Archive for the 'Essays' Category

This is Melanie’s tattoo:

The quote represents the period of transcendence when one is truly in tune with themselves and their surroundings without being consciously aware of it. For example, I am an artist, so I recognize this as occurring when I zone in so completely to the process of the piece.  However, once I realize that this is occurring, the moment is gone.  I no longer see the tree with the lights in it.

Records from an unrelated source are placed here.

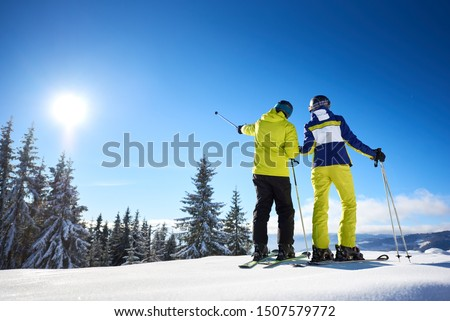 Male skier showing with ski poles on sun high in blue sky over winter mountains. Back view of couple resting during skiing on sunny winter day. Picturesque view of nature in mountains. Copy space. #1507579772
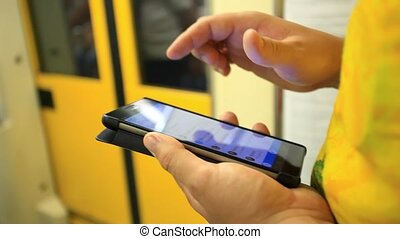 Close up of man hands use mobile phone inside metro HD...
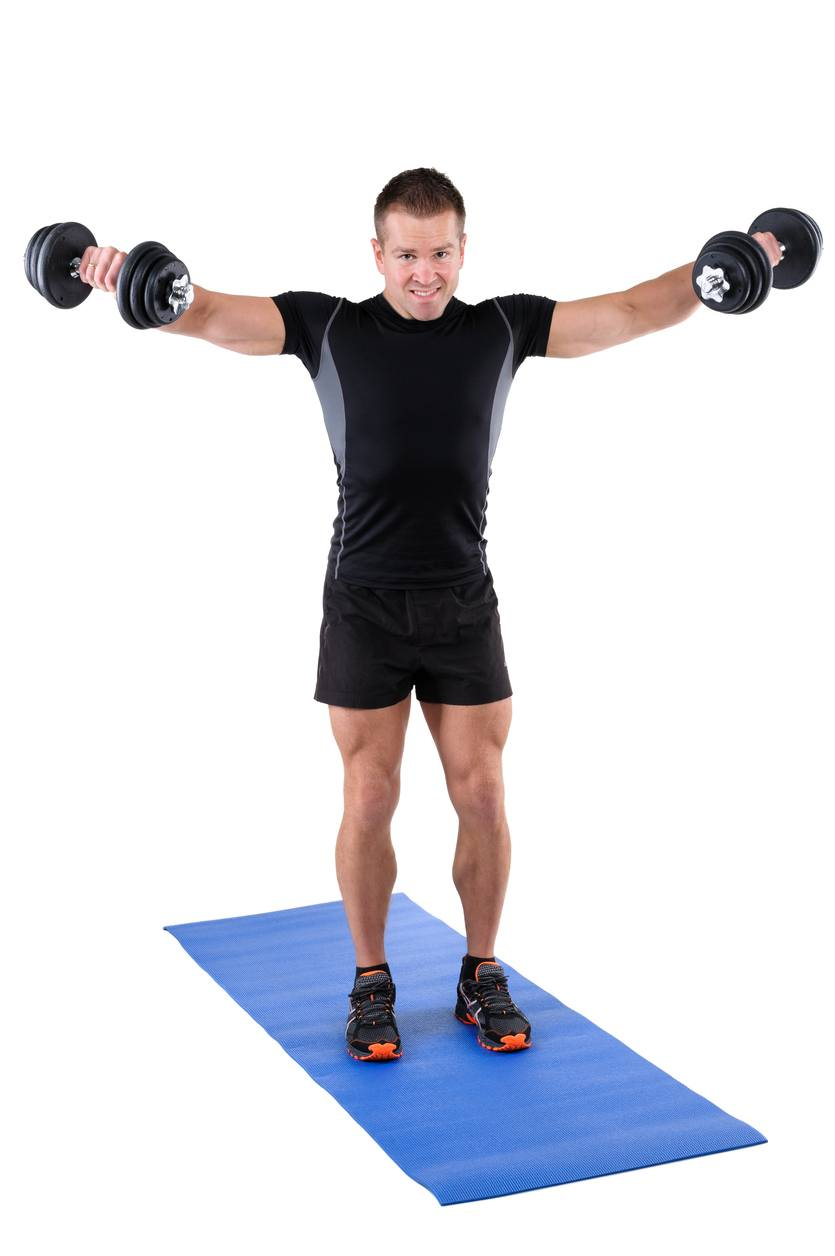 An instructor shows the finishing position of a standing dumbbell lateral raise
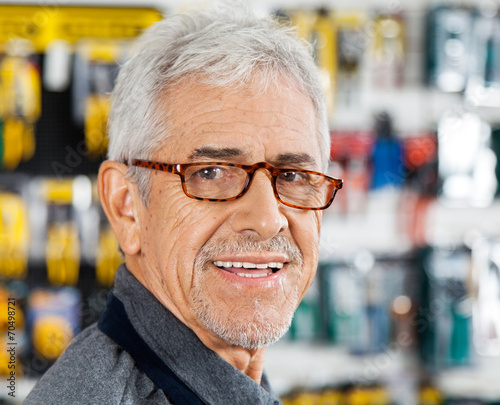 canvas print picture Salesman Smiling In Hardware Store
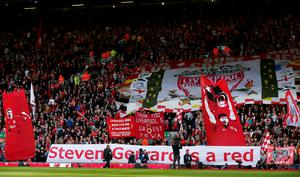 Liverpool fans with banners for Steven Gerrard before the match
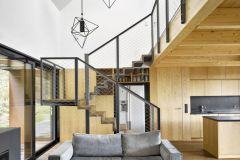 Ústřední společná obývací část je otevřená nejen do stran, ale i nahoru do podkroví. Nejsou tu žádné zdi, vymezují ji prosklené stěny, stropy a vestavěný nábytek, který spolu s dveřmi a obklady z téhož materiálu vytváří jednolitou, čistě funkčně členěnou plochu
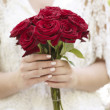 Bride with rose bouquet — Stock Photo #30143977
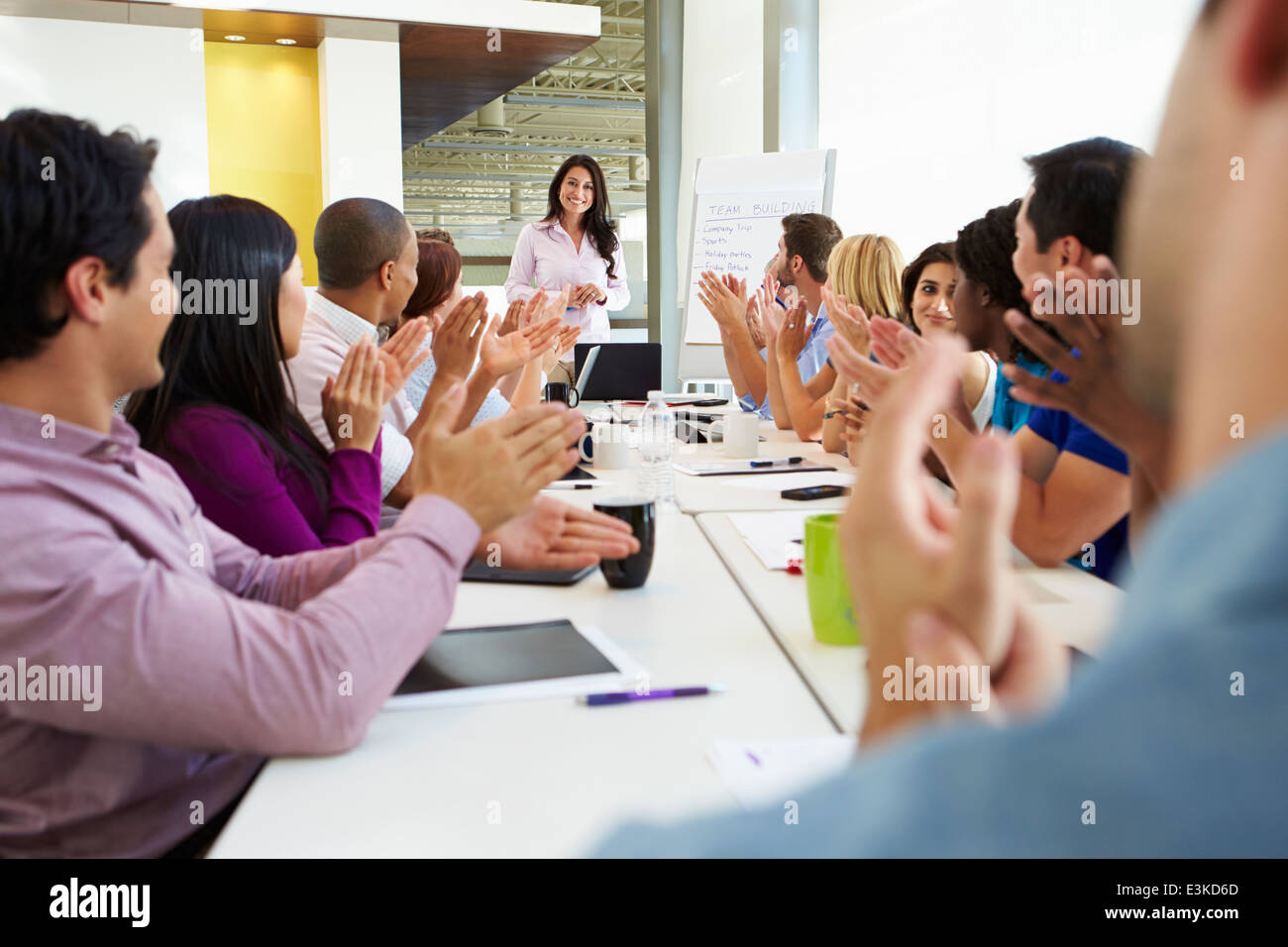 Businesswoman Addressing Meeting Around Boardroom Table - Stock Image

When the doctor took her bandages off and led her into the garden, the girl who was no longer blind saw “the tree with the lights in it.”  It was for this tree I searched through the peach orchards of summer, in the forests of fall and down winter and spring for years.  Then one day I was walking along Tinker Creek thinking of nothing at all and I saw the tree with the lights in it.  I saw the backyard cedar where the mourning doves roost charged and transfigured, each cell buzzing with flame.  I stood on the grass with the lights in it, grass that was wholly fire, utterly focused and utterly dreamed.  It was less like seeing than like being for the first time seen, knocked breathless by a powerful glance.  The lights of the fire abated, but I’m still spending the power.  Gradually the lights went out in the cedar, the colors died, the cells unflamed and disappeared.  I was still ringing.  I had my whole life been a bell, and never knew it until at that moment I was lifted and struck.  I have since only rarely seen the tree with the lights in it.  The vision comes and goes, mostly goes, but I live for it, for the moment when the mountains open and a new light roars in spate through the crack, and the mountains slam.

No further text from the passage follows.